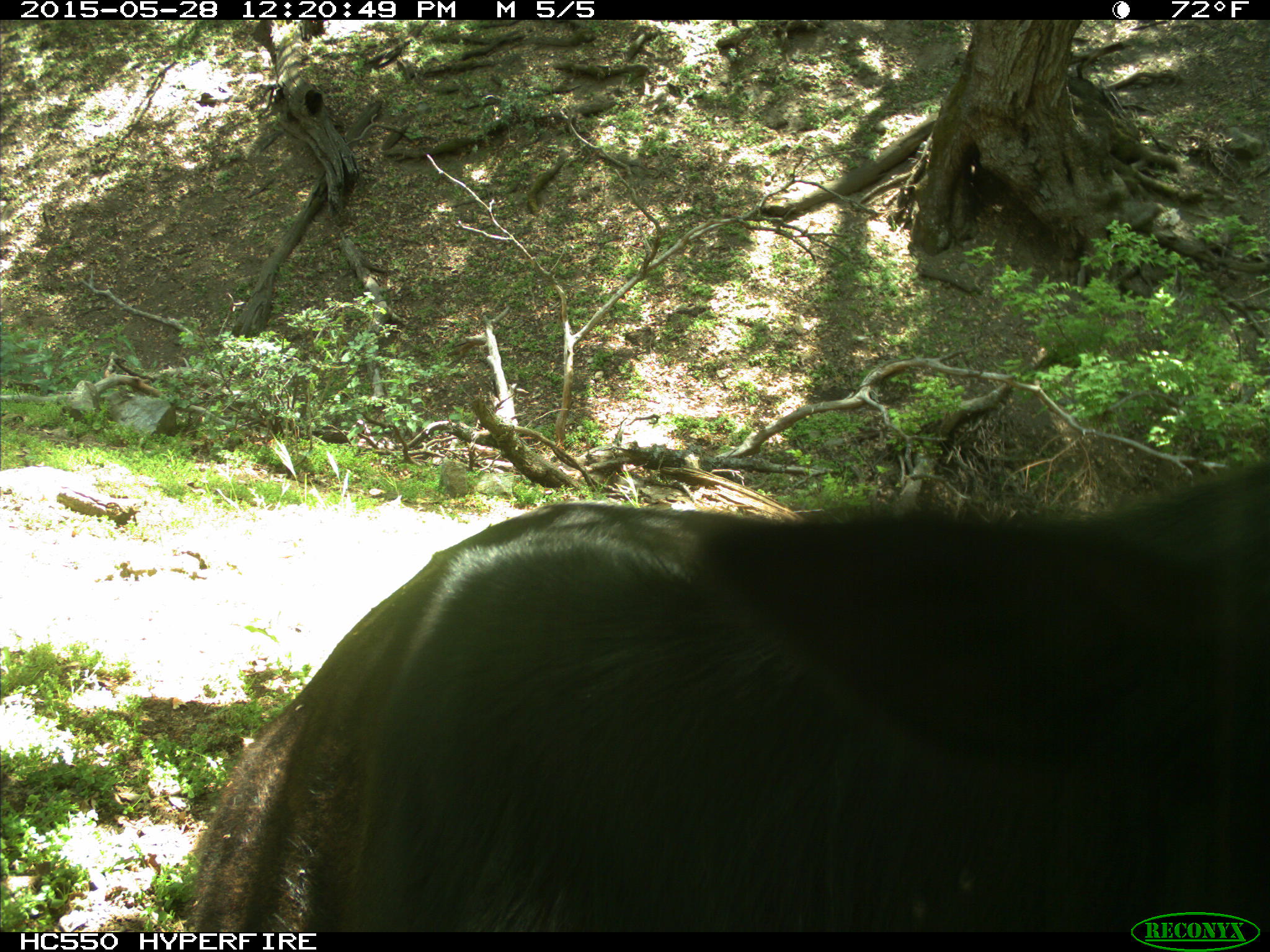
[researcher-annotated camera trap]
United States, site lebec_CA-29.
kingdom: Animalia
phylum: Chordata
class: Mammalia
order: Artiodactyla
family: Bovidae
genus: Bos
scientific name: Bos taurus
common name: domestic cow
Bos taurus (domestic cow).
********************
Could you retype all the entries above exactly, without the pictures?

[researcher-annotated camera trap]
United States, site lebec_CA-29.
kingdom: Animalia
phylum: Chordata
class: Mammalia
order: Artiodactyla
family: Bovidae
genus: Bos
scientific name: Bos taurus
common name: domestic cow
Bos taurus (domestic cow).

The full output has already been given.